In den NSA-Dokumenten aus dem Fundus Edward Snowdens werden diese Hüttchen als „Staterooms“ bezeichnet. Dieser Begriff stammt aus der Seefahrt und bezeichnet Räumlichkeiten in Aufbauten über der Brücke mit Panoramablick. Die gängigste Hypothese zu diesen Set-Ups ist, dass mit den Richtantennen Metadaten von den „Area Controllern“ der Mobilfunknetze abgegriffen werden. Bei diesen Stationen wird nämlich laufend eingemeldet, welches Mobiltelfon gerade neu in welcher Funkzelle eingeloggt ist. Das war der Wissenstand im Jahr 2014, es ist allerdings fraglich, wie weit diese Art von Überwachung im 5G-Zeitalter überhaupt noch funktioniert.
Nomen Nescio/FM4
Spion gegen Spion in Wien Donaustadt
Auf dem Gebäuderund in Wien 22 drängen sich mehr als ein Dutzend Spiegel unterschiedlicher Größen, die auf alle möglichen Sat-Positionen zielen.

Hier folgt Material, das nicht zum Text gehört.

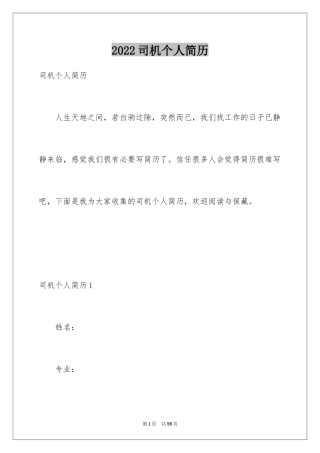 2024司机个人简历_1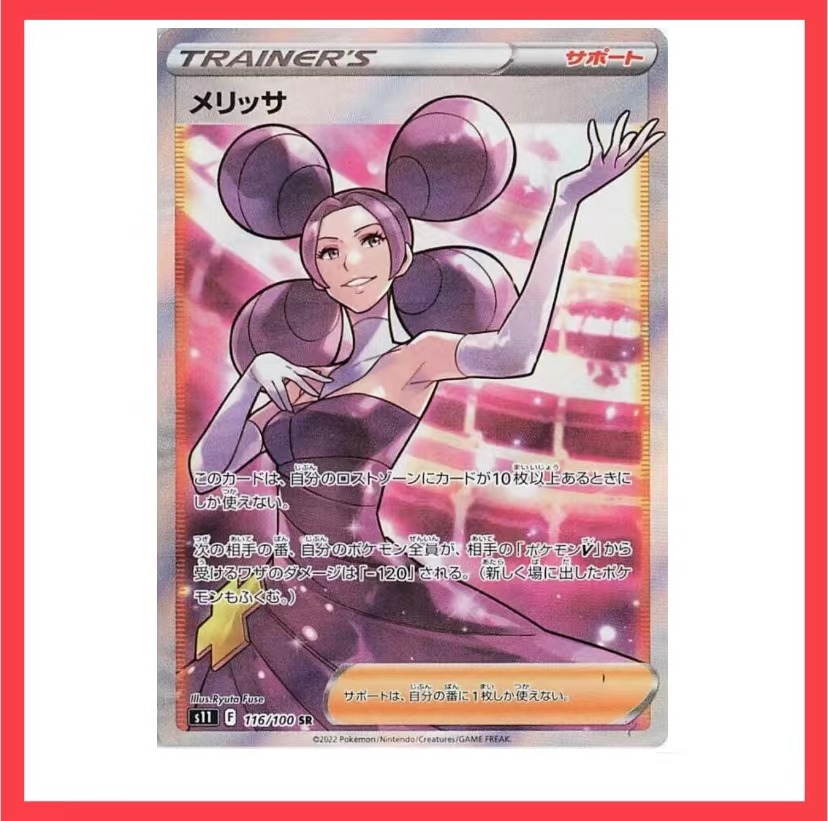 fantina pokemon card CGC 9.5 Japanese Fantina Full Art Trainer (Graded Card) – Phurion main image 0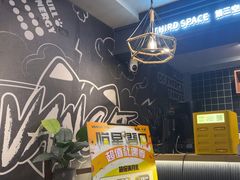 -梵猫·新养生(福州万象城店)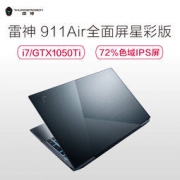 THUNDEROBOT 雷神 911Air星彩版 15.6英寸笔记本（I7-8750H、8G、1TB+128GB、GTX1050Ti、4G） 6599元包邮（需用券）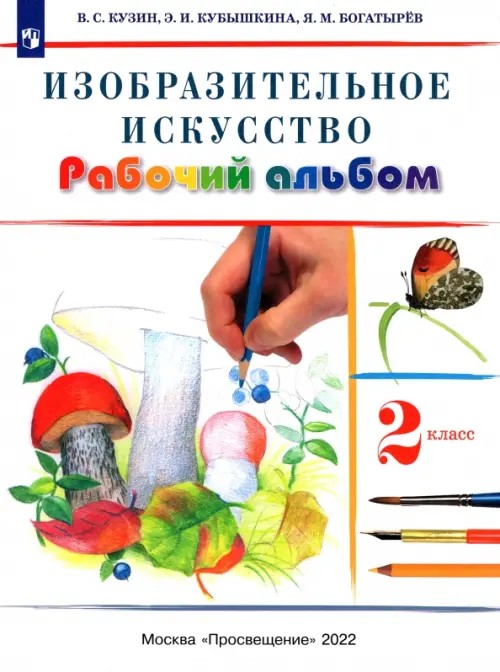 Изобразительное искусство: 2 класс. Рабочий альбом. ФГОС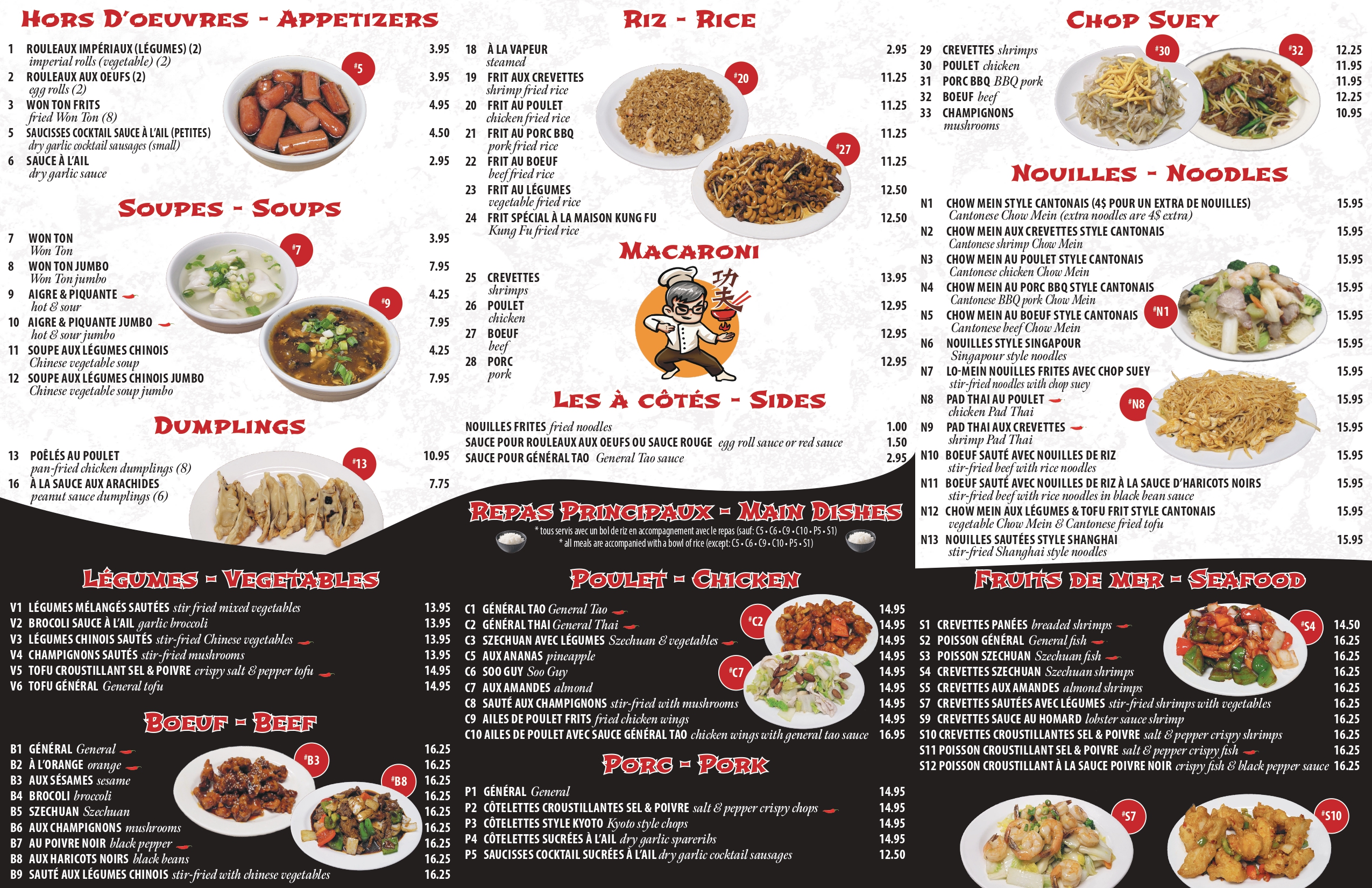 Menu Page 2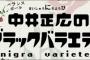 黒バラなんで終わったんや？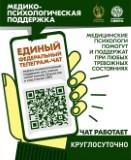 http://social.admnsk.ru/SiteKCSON/kirKCSON/DocLib7/2974(1).jpg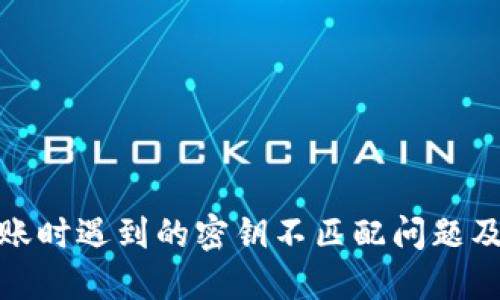 TP钱包转账时遇到的密钥不匹配问题及解决策略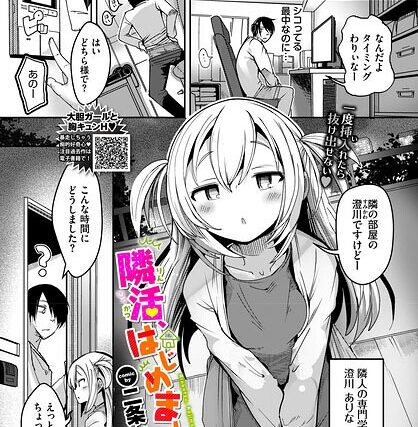 隣活、はじめました。（単話）【単話】 サンプル画像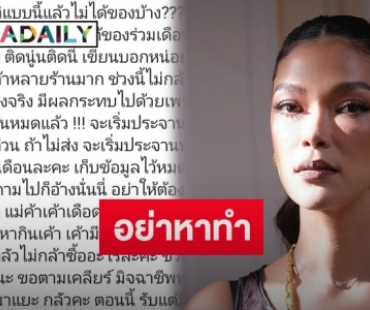 “ฮาน่า ทัศนาวลัย” โพสต์ร่ายยาว สั่งของหวังช่วยกลับโดนมิจฉาชีพโกง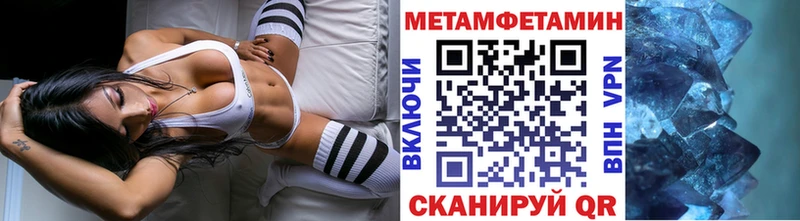 Купить  Лабинск  Первитин пудра 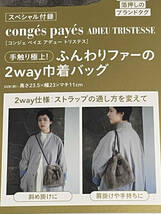 ２箱セット★ リンネル 3月号付録 conges payes ADIEU TRISTESSE（コンジェペイエアデュートリステス）ふんわりファーの2way巾着バッグ_画像3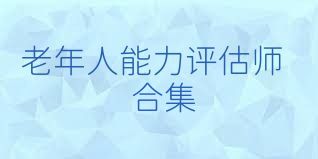 老年人能力评估师合集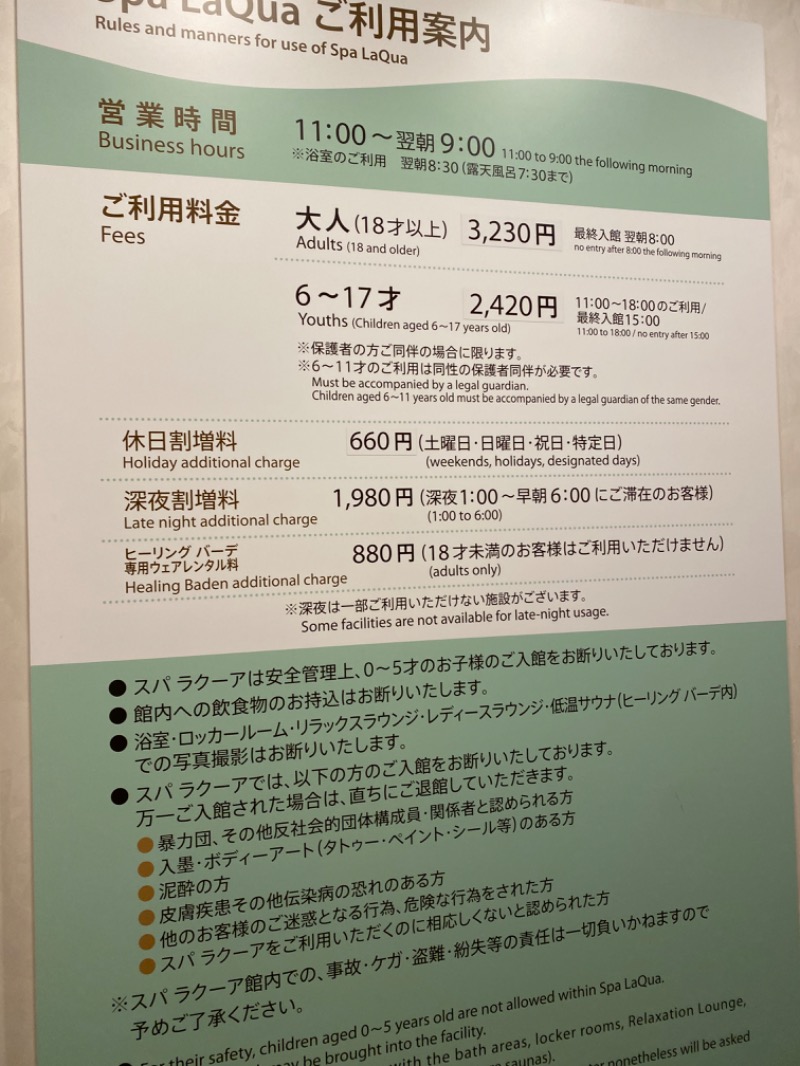 なんさんの東京ドーム天然温泉 Spa LaQua(スパ ラクーア)のサ活写真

In diesem Fall dürfte jedenfalls klar sein, wohin ein Teil dieser Antennen, die sich da über der US-Vertretung auf etwa 15 Quadratmetern Grundfläche drängen, gerichtet ist. Russlands Hütte ist wiederum genau in Richtung ihres US-Gegenstücks positioniert. Das Equipment hinter den Glasfasermatten sollte also durchaus ähnlich sein, nämlich kleine Richtfunkschüsseln, die Datenströme von anderen Funkdiensten abgreifen. Offenbar sind beide Stationen hinter Abstrahlungen her, die Rückschlüsse auf das Funk-Equipment der jeweils anderen Seite erlauben.
Bekannt ist jedenfalls, dass von der US-Seite innerhalb des Towers immer dann massive, äußerst breitbandige Funkstörungen ausgingen, die den Mobilfunkempfang in den Stockwerken darunter lahmlegten, wenn in der Botschaft hochrangige Beamte oder Politiker zu Besuch waren. Die USA verfügen seit dem Krieg gegen Saddam Hussein 2003 über ein ganzes Arsenal solch breitbandiger Funkjammer, die im Irak gegen ferngezündete Bomben eingesetzt wurden.
Nomen Nescio/FM4
Recherche wurde nun bestätigt
Alle bisher identifizierten Komponenten der vier großen Dishes stammen entweder von der kanadischen Norsat oder von Swedish Microwave.
Swedish Microwave (SMW) hat eine Anfrage von ORF.at mittlerweile beantwortet und dabei bestätigt, dass es sich beim Empfangsequipment eines dieser Dishes um SMW-Komponenten handelt. Es handle sich dabei um ein System für das Ku-Band mit den dazu passenden Blockkonvertern, heißt es in dem Schreiben. Im Ku-Band senden die weitaus meisten TV-Satelliten für Europa, deren Datentransponder arbeiten ebenfalls großteils in diesem Band.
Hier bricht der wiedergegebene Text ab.